Le grand étonnement pour nous, c’est le mariage. Il est fréquemment polygame (polygyne plus précisément, ce sont les hommes qui peuvent avoir plusieurs épouses et non l’inverse), il n’est pas rare dans le Fouta d’avoir deux épouses, mais moins courant d’en avoir 3 ou 4. Lorsqu’un homme décède, le frère du défunt prend généralement la veuve pour femme, c’est le cas de l’une de nos collègues qui est maintenant mariée à celui qui était son beau-frère. Une autre de nos collègues (plus jeune) a perdu son mari et a refusé de devenir la femme du frère. Difficile pour nous de savoir quelle est la liberté de décision, mais il faut une certaine force de caractère pour assumer de vivre sans mari dans le Fouta, même si c’est toujours plus simple d’avoir un statut de veuve avec enfants que de célibataire.

Lors du mariage, le mari peut ne pas être présent, il est dans ce cas représenté par son frère. Une collègue nous a raconté le mariage de son frère, qui vit en Sierra-Leone. La jeune mariée, sa 3ème épouse, est partie vivre chez ses beaux-parents une fois le mariage célébré, il n’est pour l’instant pas prévu qu’elle le rejoigne en Sierra-Leone. Il est assez courant que mari et femme ne vivent pas sous le même toit. Le rôle du mari est de pourvoir aux dépenses de la famille, pour cela il se peut qu’il soit au village et cultive la terre, qu’il travaille à Conakry ou qu’il soit à l’étranger. Dans tous les cas, il envoie « la dépense » (c’est comme ça que les gens en parlent ici) et le rôle de l’épouse est d’assurer le quotidien.

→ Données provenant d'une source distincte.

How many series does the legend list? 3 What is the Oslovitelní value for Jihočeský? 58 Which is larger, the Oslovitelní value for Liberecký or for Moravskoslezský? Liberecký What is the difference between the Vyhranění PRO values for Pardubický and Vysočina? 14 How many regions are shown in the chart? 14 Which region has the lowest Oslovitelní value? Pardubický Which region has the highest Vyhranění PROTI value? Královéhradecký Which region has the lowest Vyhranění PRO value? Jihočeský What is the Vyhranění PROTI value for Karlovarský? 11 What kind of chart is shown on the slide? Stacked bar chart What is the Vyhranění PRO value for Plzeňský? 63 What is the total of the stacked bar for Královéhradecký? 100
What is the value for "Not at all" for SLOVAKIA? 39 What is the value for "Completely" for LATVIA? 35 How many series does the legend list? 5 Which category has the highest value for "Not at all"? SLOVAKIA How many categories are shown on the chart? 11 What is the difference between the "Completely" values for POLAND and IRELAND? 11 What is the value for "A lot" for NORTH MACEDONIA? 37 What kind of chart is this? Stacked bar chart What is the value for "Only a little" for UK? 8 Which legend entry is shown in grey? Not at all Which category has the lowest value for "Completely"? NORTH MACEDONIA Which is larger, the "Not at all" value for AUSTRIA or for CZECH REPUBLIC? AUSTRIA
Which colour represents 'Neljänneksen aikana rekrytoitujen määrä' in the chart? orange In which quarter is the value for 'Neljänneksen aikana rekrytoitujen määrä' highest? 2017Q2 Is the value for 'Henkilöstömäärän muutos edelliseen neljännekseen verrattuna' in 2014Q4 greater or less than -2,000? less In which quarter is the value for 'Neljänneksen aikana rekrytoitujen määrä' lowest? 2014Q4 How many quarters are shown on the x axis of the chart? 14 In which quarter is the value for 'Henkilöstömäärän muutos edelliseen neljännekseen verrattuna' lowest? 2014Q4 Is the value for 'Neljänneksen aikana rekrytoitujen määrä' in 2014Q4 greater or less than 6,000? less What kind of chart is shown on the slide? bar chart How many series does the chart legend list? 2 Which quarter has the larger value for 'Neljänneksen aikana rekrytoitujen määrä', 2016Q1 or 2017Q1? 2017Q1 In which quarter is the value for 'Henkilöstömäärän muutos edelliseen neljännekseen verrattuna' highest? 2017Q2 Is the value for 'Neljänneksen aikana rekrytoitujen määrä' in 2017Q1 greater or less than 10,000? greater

Il arrive que les femmes vivent sous leur propre toit et élèvent les enfants ou soient au sein de leur famille, mais il est courant qu’elles vivent chez les parents de leur mari ou à proximité. La précarité vécue fait porter sur les gens la responsabilité de la retraite de leurs parents : ils doivent pouvoir couvrir leurs dépenses et s’occuper d’eux quand ils sont trop affaiblis physiquement. Dans un pays où les structures sanitaires sont quasi-inexistantes et où les métiers de soins à domicile n’existent pas (en tout cas à Mamou), les femmes s’occupent donc des anciens au quotidien, les hommes étant occupés à l’extérieur du foyer. Et ce sont plus précisément les belles-filles, les épouses des fils, qui assument ce travail.

Cela donne une autre perspective sur le mariage, qui est souvent ici arrangé. Comme le dit notre collègue et ami “C’est la loterie ! Mais moi j’ai eu de la chance, on s’entend bien avec ma femme”. Il n’est pas permis d’avoir fréquenté la personne que l’on va épouser, les unions sont donc organisées par les familles et ressemblent à nos yeux plutôt à des contrats, indispensables au bon fonctionnement de la société actuelle.